Sono poi da rivedere molti degli strumenti per il riconoscimento delle Associazioni prevedendo insieme alla strumentazione di controllo per evitare gli abusi, la nascita, con più cogenza e poteri, di strumenti di rappresentanza autonoma e di presenza nelle sedi della vita democratica della collettività, negli organi di gestione sociale dei servizi e nelle sedi di indirizzo nell’uso dei beni della comunità. Ad esempio a Siena la Fondazione.

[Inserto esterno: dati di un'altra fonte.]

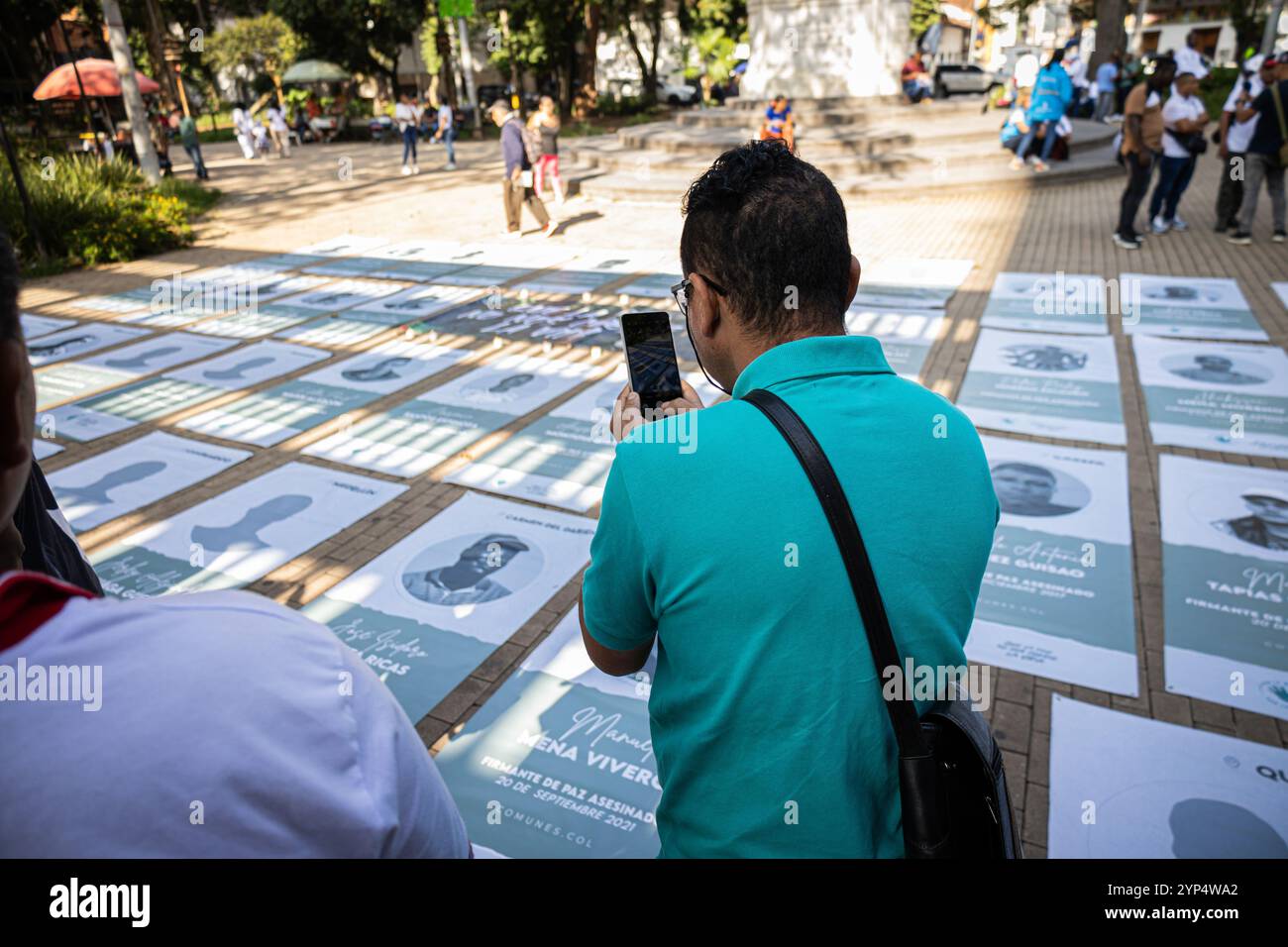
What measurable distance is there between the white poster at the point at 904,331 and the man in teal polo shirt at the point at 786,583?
5.60m

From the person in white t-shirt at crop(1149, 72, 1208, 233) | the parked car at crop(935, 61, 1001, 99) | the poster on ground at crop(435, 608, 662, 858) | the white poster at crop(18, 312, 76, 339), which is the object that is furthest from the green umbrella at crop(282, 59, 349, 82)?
the poster on ground at crop(435, 608, 662, 858)

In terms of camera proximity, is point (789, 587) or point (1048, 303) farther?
point (1048, 303)

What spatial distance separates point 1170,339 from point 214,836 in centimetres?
857

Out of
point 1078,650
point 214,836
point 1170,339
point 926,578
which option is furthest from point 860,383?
point 1170,339

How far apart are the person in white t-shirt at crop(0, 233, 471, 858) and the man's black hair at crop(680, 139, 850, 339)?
103cm

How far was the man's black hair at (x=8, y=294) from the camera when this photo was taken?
0.87 metres

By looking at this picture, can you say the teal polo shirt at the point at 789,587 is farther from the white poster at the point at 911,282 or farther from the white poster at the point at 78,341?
the white poster at the point at 78,341

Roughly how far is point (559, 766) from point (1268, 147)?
1115 cm

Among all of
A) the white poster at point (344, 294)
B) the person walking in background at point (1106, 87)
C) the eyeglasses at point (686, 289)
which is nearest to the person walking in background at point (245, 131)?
the white poster at point (344, 294)

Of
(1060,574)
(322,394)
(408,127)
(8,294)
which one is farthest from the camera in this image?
(408,127)

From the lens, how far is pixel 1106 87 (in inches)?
806

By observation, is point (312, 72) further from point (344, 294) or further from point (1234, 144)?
point (1234, 144)

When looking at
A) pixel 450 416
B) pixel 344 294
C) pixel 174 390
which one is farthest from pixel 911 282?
pixel 174 390
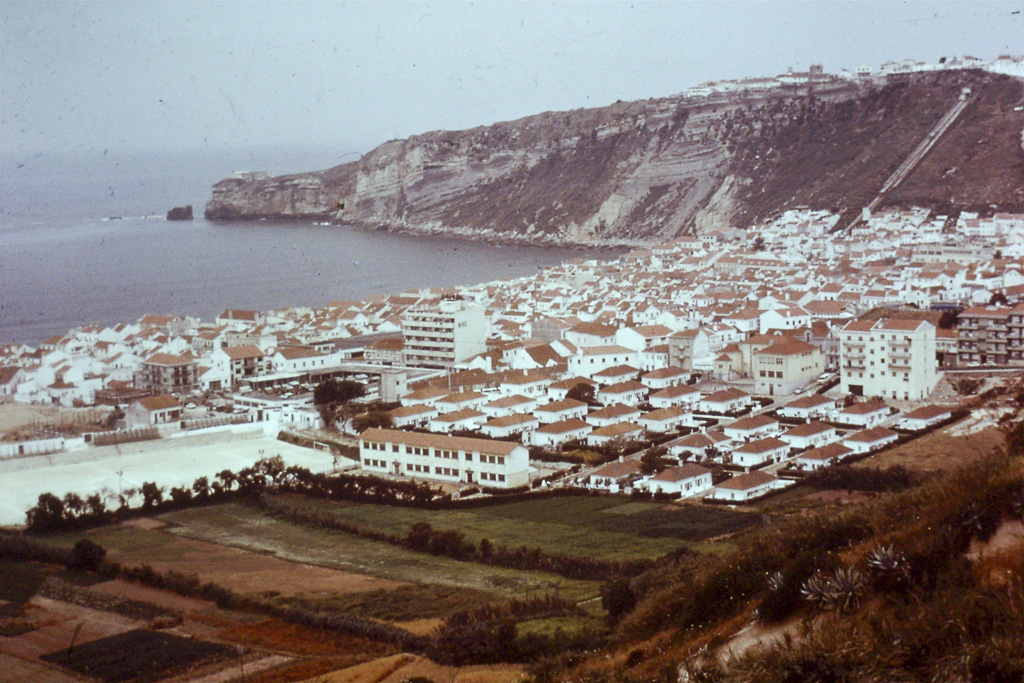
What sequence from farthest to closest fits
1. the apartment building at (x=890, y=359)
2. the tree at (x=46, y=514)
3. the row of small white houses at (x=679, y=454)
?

In pari tempo si debbono introdurre nuovi e più adeguati strumenti per la riconoscenza del valore sociale dell’azione e della prestazione di lavoro volontario. Penso non solo a favore dell’Associazione (normativa fiscale e/o semplificazione amministartiva), ma anche a favore del Volontario (crediti formativi, orari e turni adeguati alla realizzazione democratica della vita associativa, valutazione nei percorsi di carriera). Una normativa di sostegno della attività di “cura sociale”.
Fra pochi mesi voteremo per il Governo dell’Italia e di Siena; in generale in primavera a livello locale spero prima; mi piacerebbe, in tempo di crisi, leggere sui programmi dei Partiti e dei Candidati, che i continuo a scrivere con lettera maiscola, come la V di Volontario, qualche cosa della Politica delle TRE ERRE, riconoscibiltà, riconoscimento, riconoscenza. Qualche cosa in più del semplice e dovuto grazie.
Mi piacerebbe ancora di più se attorno a questa Politica, o ad altre se più condivise, il Volontariato trovasse la forza e la gioia di battere un colpo, recuperando la coscienza di se, del suo essere organismo fondamentale della vita sociale della comunità come noi cittadini, con una storia e una esperienza vissuta per generazioni, vogliamo che sia e solo per questa volontà autonoma e responsabile, almeno in parte sarà.
Un sogno? Forse. Ma senza sogni non si vive e sopratutto non si va avanti.
La Pubblica è in parte un sogno che tutti i giorni si cerca, tutti insieme, di coniugare con la realtà, di far diventare realtà; sempre soddisfatti e divertiti, di più quando ci riusciamo.
Grazie della vostra pazienza e buon lavoro.